Yaklaşık iki saat sonra;
“Seth!” diye çığıran yaşlı adamın çağrısına kulak dikti. Çoktan gereken gözlemleri yazmış, Profesör'e iletmişti. Eh, anlaşılan reçeteler gelmişti ve onu sıralamasını isteyecekti Seth'den. Of, bu angarya işten nefret ediyordu genç asistan. Hastaları görmek, muayene etmek daha ilginçti ve zaten burada, onları ilk gören kendisi oluyordu. Çok büyük bir sorun çıkarsa onları uzmana yönlendiriyordu. İçeri girdi ve adamın emrini duydu. -Oh, bir genç kız için ayağa mı kalkmıştı, kız önemli biri olmalıydı- Fakat bu, umm, yani, hemşirelerin görevi değil miydi? Tabi kız sandığından daha büyük önem taşıyorsa, onu onurlandırmak istemesi normaldi. Gereksiz soru sormazdı Seth, bu sefer de sormadı ve onu gereksiz kibarlık laflarıyla meşgul de etmedi. ''Bitte, Fräulein.'' dedi hanımefendiye dönerek.

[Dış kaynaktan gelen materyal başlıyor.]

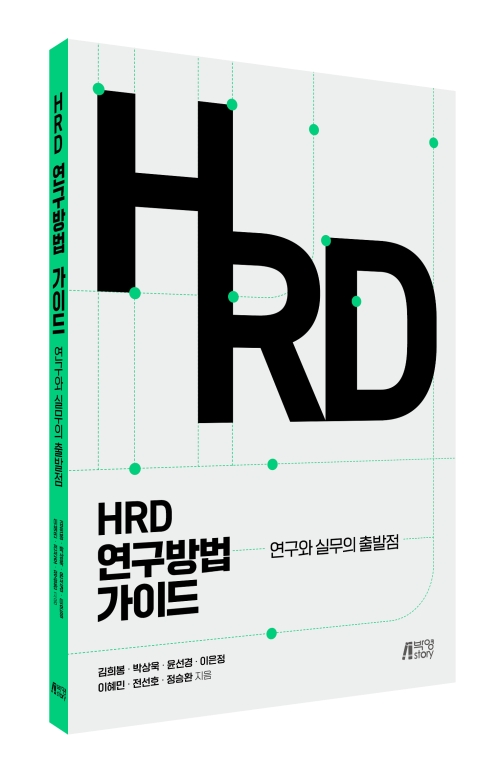 HRD 연구방법 가이드: 연구와 실무의 출발점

Kızın konuşmasını duymamıştı, bu yüzden Alman olduğunu tahmin ediyordu. Gerçi bir Alman'dan çok, bir Slav'a benziyordu ama olsun. -Belki de Slav kökenli Alman'dı- Yüzünde ciddi ama nazik bir ifade vardı. Kızı dışarı çıkartarak, onu yönlendire yönlendire Sion'un odasının yolunu tuttu. Bu kadar önemli birinin şirret cadalozla ne işi olabilirdi ki?